Under normal circumstances, ddns-sd will register the container listening port in the SRV record it creates. However, if your containers don't have directly routable IP addresses, that's not very helpful, because no other machine will be able to talk to the container. For this reason, Docker has the concept of "published" ports. These are ports on the host's IP address which will forward connections into your container.

If ddns-sd recognises that a port for which the service registration labels exist has been marked as "published", then it assumes that the port is not directly accessible, and will only register the service using the host's publicly-available IP address, and the host port that has been published.

To determine the publicly-available IP address to register, ddns-sd will use the IP address given in the --publish argument (if given), or else the address in the DDNSSD_HOST_IP_ADDRESS environment variable. If neither of these give an IP address worth using (ie not INADDR_ANY), then a warning will be logged and no registration will be made for that port.

SRV record parameters

The priority and weight attributes of a SRV record assist in load balancing and failover situations, by allowing server selection to be influenced. See RFC2782 for the full details of how these parameters work.

By default, ddns-sd sets these parameters both to 0. This means that all servers will have an equal chance of being connected to. If you need to adjust these parameters, for whatever reason, use the following labels:

org.discourse.service._<service>.priority
org.discourse.service._<service>.weight

Both labels can be set to any numeric string between 0 and 65535, inclusive.

TXT records

The DNS-SD specification provides a mechanism by which additional metadata can be provided to consumers of a service instance, by means of a TXT record of the same name as the service instance. There are no specific rules for the interpretation of this data, beyond some simple key-value semantics.

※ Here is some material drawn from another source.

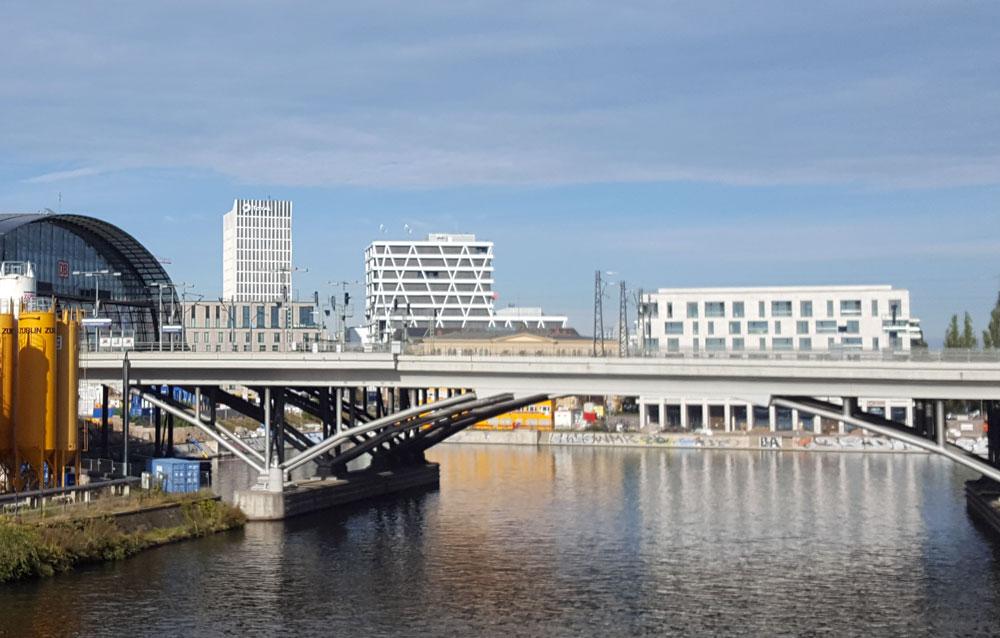 Blick auf die neuen Gebäude am Humboldhafen im Oktober 2019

To set a TXT record for a service registration, you must set sub-labels of org.discourse.service._<service>.tag, where the portion of the label after ..._<service>.tag. is the key, and the label's value is the value of the attribute. For example, if you wanted to set keys foo=bar and baz=wombat, you would set the following labels:

org.discourse.service._<service>.tag.foo = bar
org.discourse.service._<service>.tag.baz = wombat

Leaving the value of the label blank indicates an empty value. If you wish to set any "Attribute present, with no value" tags, use the org.discourse.service._<service>.tags label, where each tag name is separated by a newline (0x0a).

Keys must follow the rules for keys in RFC6763 section 6.4, specifically:

MUST be at least one character long;
SHOULD be no more than nine characters long;
MUST be printable US-ASCII values (0x20-0x7E), excluding '=' (0x3D);
Spaces are significant;
Case is ignored.

Values are opaque binary data, and the total length of the key and its associated value must be no more than 254 octets.

There is no explicit ordering of key/value pairs within the TXT record, with the exception of the txtvers key; if set, it is automatically sorted to be the first key in the record.

Multiple TXT records for a single service instance are not supported at this time.

In the event that two instances of ddns-sd, presumably running on different machines, wish to set a TXT record to different values for the same service instance FQDN, the behaviour is EXPLICITLY UNDEFINED. At a future time, we may wish to attach specific semantics to this situation; for now, assume that if you give different containers in the same service different metadata, anything could happen, and you shouldn't rely on any specific behaviour that might happen to be in existence at present. If you feel that you need to rely on a specific behaviour, please submit a well-tested, -documented, and explained PR, codifying whichever behaviour you feel is appropriate.

CNAME aliases

(This isn't part of the DNS-SD specification; it's just a useful addition)

For those legacy services which haven't gotten the memo about the wonders of DNS-SD, ddns-sd provides a means by which DNS entries containing regular A/AAAA records pointing to a container (or its host) can be created.

If you set a key org.discourse.service._<service>.aliases on your registered service, in addition to the usual A/AAAA/SRV/PTR/TXT records that are created, CNAME records will be created for each comma-separated string in the label's value, referencing the appropriate name that points to the container.

For example, if you set org.discourse.service._<service>.aliases to pgsql-master,some.funny.thing, then CNAME records would be created for pgsql-master.<ZONE> and some.funny.thing.<ZONE>.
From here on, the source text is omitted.